Saved data entries:
----------------
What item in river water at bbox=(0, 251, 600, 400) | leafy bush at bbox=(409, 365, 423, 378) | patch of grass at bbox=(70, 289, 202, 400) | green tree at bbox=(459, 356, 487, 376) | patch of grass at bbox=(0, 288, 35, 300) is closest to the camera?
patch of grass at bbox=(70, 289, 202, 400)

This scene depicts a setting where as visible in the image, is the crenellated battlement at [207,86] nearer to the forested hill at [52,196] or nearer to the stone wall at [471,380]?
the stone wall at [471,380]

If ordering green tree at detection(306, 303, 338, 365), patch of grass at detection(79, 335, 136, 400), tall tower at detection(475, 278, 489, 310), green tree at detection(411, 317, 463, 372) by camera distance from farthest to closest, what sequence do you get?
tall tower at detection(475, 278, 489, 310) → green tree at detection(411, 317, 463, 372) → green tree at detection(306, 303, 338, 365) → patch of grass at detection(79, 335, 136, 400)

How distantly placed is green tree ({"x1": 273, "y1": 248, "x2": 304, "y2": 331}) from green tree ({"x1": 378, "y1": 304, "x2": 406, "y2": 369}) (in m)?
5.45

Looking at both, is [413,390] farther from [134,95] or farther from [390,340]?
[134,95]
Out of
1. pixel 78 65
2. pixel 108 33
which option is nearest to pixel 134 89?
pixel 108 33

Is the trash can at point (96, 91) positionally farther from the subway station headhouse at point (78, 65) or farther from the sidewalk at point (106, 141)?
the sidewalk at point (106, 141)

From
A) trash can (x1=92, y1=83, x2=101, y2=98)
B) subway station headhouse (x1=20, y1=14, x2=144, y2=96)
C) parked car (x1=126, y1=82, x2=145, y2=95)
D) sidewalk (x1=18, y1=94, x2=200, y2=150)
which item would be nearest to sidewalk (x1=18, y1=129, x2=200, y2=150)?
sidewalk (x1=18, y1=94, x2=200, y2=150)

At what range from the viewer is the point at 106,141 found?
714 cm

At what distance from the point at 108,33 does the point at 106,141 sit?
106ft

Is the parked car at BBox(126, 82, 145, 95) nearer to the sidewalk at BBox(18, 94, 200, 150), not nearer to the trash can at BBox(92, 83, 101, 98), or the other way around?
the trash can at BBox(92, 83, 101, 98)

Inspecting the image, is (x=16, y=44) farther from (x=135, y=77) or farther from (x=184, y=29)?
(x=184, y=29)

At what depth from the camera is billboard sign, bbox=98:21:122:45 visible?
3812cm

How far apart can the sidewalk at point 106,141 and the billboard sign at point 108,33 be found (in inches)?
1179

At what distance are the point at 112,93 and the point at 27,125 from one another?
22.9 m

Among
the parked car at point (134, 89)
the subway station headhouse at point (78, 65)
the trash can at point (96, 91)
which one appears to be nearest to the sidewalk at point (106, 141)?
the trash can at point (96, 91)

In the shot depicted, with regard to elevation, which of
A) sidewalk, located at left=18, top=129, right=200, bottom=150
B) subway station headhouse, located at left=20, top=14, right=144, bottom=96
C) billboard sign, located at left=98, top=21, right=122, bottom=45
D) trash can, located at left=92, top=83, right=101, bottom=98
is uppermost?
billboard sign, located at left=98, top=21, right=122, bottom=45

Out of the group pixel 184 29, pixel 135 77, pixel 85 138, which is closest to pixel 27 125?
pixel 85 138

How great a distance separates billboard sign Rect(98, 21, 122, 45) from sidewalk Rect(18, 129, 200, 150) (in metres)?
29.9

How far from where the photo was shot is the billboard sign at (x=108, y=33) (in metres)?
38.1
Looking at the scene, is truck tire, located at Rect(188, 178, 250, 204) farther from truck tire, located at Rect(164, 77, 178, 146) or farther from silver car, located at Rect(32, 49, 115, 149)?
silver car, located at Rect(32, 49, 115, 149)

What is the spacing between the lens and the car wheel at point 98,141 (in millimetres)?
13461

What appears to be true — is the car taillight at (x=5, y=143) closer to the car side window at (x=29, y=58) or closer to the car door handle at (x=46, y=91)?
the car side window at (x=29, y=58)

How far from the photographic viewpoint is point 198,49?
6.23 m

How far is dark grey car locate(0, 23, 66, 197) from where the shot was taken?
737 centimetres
----------------
Task brief - Copy out the entries word for word, from the line with "What appears to" through the end of the entries.

Response for this exercise -
What appears to be true — is the car taillight at (x=5, y=143) closer to the car side window at (x=29, y=58) or closer to the car door handle at (x=46, y=91)?
the car side window at (x=29, y=58)

How far from the photographic viewpoint is point 198,49?
6.23 m

How far is dark grey car locate(0, 23, 66, 197) from where the shot was taken?
737 centimetres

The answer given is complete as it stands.